Bunn: This again depends on the laws of different countries. Users and content coming into the network is relevant today. Laws must be clear about content flow and its blockage. For example, if an individual drives a Porsche and exceeds the speed limit, who should be blamed? The road, the vehicle or the driver?
Technically, an ISP can put up blocks but legally there are a lot of clarifications.
Users have also to be kept happy as they could choose another ISP; therefore it's a challenging situation.
Higher bandwidth being made available to users is becoming another challenge since this increases infections as the speed of attacks also intensifies.

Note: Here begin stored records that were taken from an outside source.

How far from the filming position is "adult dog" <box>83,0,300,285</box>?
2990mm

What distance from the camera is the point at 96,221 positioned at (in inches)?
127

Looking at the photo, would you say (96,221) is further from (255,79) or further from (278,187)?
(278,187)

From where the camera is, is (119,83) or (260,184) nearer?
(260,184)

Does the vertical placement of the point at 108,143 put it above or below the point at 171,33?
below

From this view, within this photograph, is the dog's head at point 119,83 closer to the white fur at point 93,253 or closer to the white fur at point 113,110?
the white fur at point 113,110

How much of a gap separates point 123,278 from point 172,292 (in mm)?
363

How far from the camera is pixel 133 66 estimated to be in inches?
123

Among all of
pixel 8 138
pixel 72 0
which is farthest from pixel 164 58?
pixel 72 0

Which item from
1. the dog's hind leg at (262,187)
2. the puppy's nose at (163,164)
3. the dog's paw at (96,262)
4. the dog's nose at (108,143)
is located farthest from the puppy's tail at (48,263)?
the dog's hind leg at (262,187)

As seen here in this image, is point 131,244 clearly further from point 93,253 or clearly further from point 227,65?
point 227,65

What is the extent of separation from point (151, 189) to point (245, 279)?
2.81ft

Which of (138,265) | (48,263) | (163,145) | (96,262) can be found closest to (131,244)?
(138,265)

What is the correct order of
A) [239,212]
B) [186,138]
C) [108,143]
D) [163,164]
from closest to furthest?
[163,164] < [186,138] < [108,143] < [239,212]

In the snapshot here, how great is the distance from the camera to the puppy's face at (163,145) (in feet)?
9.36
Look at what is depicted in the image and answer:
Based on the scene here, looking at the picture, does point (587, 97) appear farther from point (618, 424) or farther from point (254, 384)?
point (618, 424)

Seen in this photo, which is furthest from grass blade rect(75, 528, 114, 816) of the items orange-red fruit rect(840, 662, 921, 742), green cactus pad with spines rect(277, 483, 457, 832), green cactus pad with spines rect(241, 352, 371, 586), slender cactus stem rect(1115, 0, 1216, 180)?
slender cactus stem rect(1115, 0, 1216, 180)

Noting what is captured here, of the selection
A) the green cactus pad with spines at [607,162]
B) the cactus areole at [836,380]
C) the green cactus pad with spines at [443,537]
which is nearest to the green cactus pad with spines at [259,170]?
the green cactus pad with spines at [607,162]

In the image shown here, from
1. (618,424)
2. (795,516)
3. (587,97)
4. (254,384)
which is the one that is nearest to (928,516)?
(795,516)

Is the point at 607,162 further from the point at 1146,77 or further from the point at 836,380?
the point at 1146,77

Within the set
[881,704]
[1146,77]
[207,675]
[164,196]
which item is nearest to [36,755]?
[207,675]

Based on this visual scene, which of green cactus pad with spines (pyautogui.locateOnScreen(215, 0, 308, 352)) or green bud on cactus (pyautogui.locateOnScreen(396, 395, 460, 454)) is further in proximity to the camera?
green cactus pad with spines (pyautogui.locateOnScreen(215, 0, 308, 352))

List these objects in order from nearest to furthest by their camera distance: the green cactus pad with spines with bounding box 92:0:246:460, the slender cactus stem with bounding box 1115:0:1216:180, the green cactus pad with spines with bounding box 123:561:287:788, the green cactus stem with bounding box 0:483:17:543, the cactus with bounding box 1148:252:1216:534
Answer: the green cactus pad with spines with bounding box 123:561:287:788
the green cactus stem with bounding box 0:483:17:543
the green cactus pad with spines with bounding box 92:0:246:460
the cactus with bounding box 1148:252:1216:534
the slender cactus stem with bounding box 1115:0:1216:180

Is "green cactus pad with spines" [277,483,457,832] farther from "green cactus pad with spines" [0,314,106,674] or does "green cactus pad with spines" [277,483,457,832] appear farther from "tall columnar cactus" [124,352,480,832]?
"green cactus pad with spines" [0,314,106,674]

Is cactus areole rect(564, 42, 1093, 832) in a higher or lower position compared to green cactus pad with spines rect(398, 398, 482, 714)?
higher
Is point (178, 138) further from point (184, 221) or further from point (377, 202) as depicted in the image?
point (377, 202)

Prasad: There are two sides to the coin – moral and economic benefits. On the one hand, the ISP is protecting the right of the customer, while on the other it has to make money. This can be done by providing better services to the consumers and eliminating viruses blocking networks. aeCERT, the cyber security arm of the TRA, can help educate on protection of networks.
ISPs can also start by providing a basic level of security packages at low or subsidised rates. Educating customers will enable them upgrade to buy the entire Internet suite. They must use the internet in this direction and make investments in identifying malicious attacks.
This can be done on network-based malicious attacks. Even individual file sharing or BitTorrent can be controlled, as there is technology available to do that, and their bandwidth can be offloaded. Malicious content can affect bandwidth performance.
Prasetyo: BitTorrent and many other file-sharing applications can be controlled and Fortinet implements that technology in the UTM devices used by service providers. The question is whether the ISPs activate the rule to block, monitor, or pass those applications. The configuration of the device depends on the policy of each ISP. This depends on the security policies in place and can differ from one ISP to another, from one country to another.
There's a lot of debate on an ISP playing a role of a "copyright cop". This is also called security versus privacy. Some people don't like to be monitored by their ISP, but on the other hand, some users hope that their ISP can help them by sanitising the network.
I believe we should really concentrate on preventing the spread of destructive payloads such as virus, trojans and malware. The ISP can play a key role here since they have the full view of the network in their territory.
This can be also seen as a potential way to increase ARPU (Average Revenue Per User) for the ISPs by offering the "filtering" and "sanitising" as value-added services.
Is consumer and enterprise awareness on cyber security an issue?
Kamal: Du has started initiatives on this front and with the TRA and, with the introductions of aeCERT, the maturity of consumers will increase.
Even at the enterprise level, security budgets must get management support.
Without the right allocation of budgets, they are failing. They have to start realising that security is an enabler for the business. Even at the consumer level, they are not investing in original security products but prefer buying pirated copies.
Prasad: On the regulatory front, copyrights could be taken up. This is not there yet across the region. Copyright violations could be supported by preventive legislations and awareness spread about violations.
On the threat landscape, consumers must be made aware of the exposure level.
Google can find out, to an extent, the use of malware.
Email, web security and data leakage are areas in which Google works on actively. We still find it difficult to work with consumers and enterprises, as security budgets are still low. Globally, it is at 10 per cent or more, while in the Middle East it is still lower. Security companies are raising publicity on that front.